Executive Puts New Film Studio To Tender

Scottish Enterprise is trying to smoke out companies prepared to build and operate a Scottish film studio. The agency is to call on the handful of companies and individuals who have expressed an interest in operating a Scottish studio to draw up business plans and show how they would make it work commercially.

It has advertised on its website for a consultant to develop a 'tender evaluation process' in which companies will be asked to pitch for government money to build the studio.

Last year Henry McLeish, then enterprise minister, announced £25 million of new money for culture, some of which would go towards building a film studio at Glasgow's Pacific Quay. However, there has been no progress on the idea since then.

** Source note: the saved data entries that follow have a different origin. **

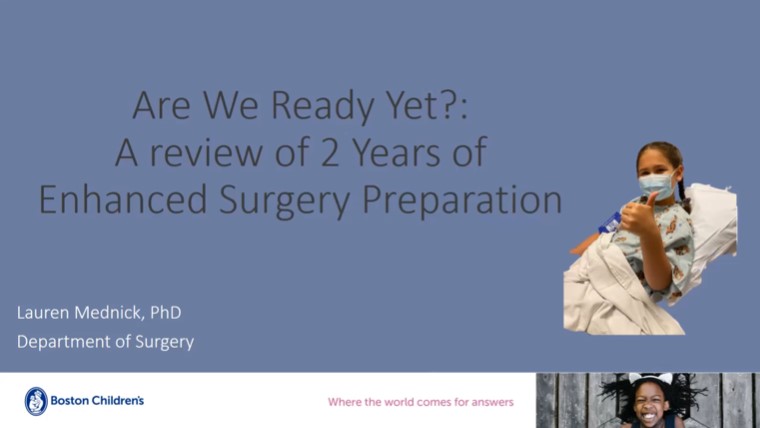 Are We Ready Yet?:
A review of 2 Years of
Enhanced Surgery Preparation

Lauren Mednick, PhD
Department of Surgery

Boston Children's

Where the world comes for answers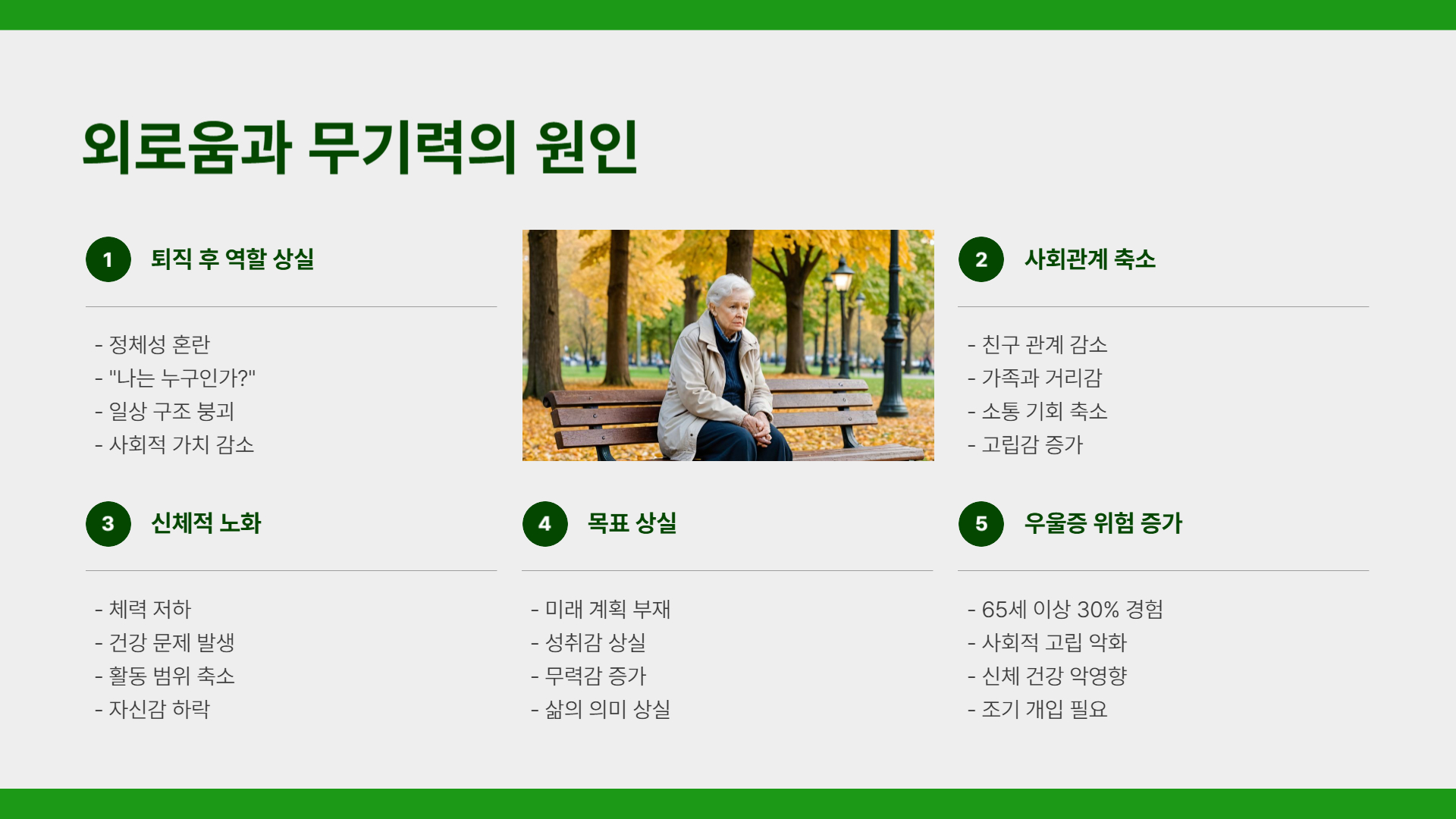 외로움과 무기력의 원인

1 퇴직 후 역할 상실

- 정체성 혼란
- "나는 누구인가?"
- 일상 구조 붕괴
- 사회적 가치 감소

2 사회관계 축소

- 친구 관계 감소
- 가족과 거리감
- 소통 기회 축소
- 고립감 증가

3 신체적 노화

- 체력 저하
- 건강 문제 발생
- 활동 범위 축소
- 자신감 하락

4 목표 상실

- 미래 계획 부재
- 성취감 상실
- 무력감 증가
- 삶의 의미 상실

5 우울증 위험 증가

- 65세 이상 30% 경험
- 사회적 고립 악화
- 신체 건강 악영향
- 조기 개입 필요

Over the past five years there have been a number of competing projects for a Scottish studio. The most advanced is actor James Cosmo's plan for a £5 million complex attached to a William Wallace theme park outside Inverness. Sir Sean Connery had proposed an Edinburgh site, financed by Rangers chairman David Murray and Sony, but that project appears to have been kicked into the long grass.

London Scottish

Among the other potential candidates is a London studio, thought to be Pinewood, which has privately discussed opening a Scottish operation.

The Comedy Unit, makers of the popular BBC Scotland TVshow Chewin' The Fat, ran Scotland's only independent studio until April of this year, when its premises were destroyed by fire. Its Glasgow Television and Film Studio in Maryhill was used for the Hollywood feature House Of Mirth, Gregory's Two Girls and numerous TV shows including Monarch Of The Glen.

The studio, according to Scottish Enterprise, would be designed for small-to-medium-budget British films, in other words productions with budgets of up to £7 million. It could also be used for television shows, particularly those which need to be shot in front of an audience.

A spokeswoman for Scottish Enterprise said the tender process was designed to formalise a number of approaches the agency has received from potential operators.